Collected data entries
---*---

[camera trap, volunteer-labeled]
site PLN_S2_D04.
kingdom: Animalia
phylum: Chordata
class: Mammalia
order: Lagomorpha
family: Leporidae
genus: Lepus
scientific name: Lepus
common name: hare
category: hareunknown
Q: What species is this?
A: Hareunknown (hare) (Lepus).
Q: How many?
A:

---*---

## EXERCISE OBJECTIVE
Set down the entries above once more, verbatim.

## EXERCISE ANSWER
[camera trap, volunteer-labeled]
site PLN_S2_D04.
kingdom: Animalia
phylum: Chordata
class: Mammalia
order: Lagomorpha
family: Leporidae
genus: Lepus
scientific name: Lepus
common name: hare
category: hareunknown
Q: What species is this?
A: Hareunknown (hare) (Lepus).
Q: How many?
A:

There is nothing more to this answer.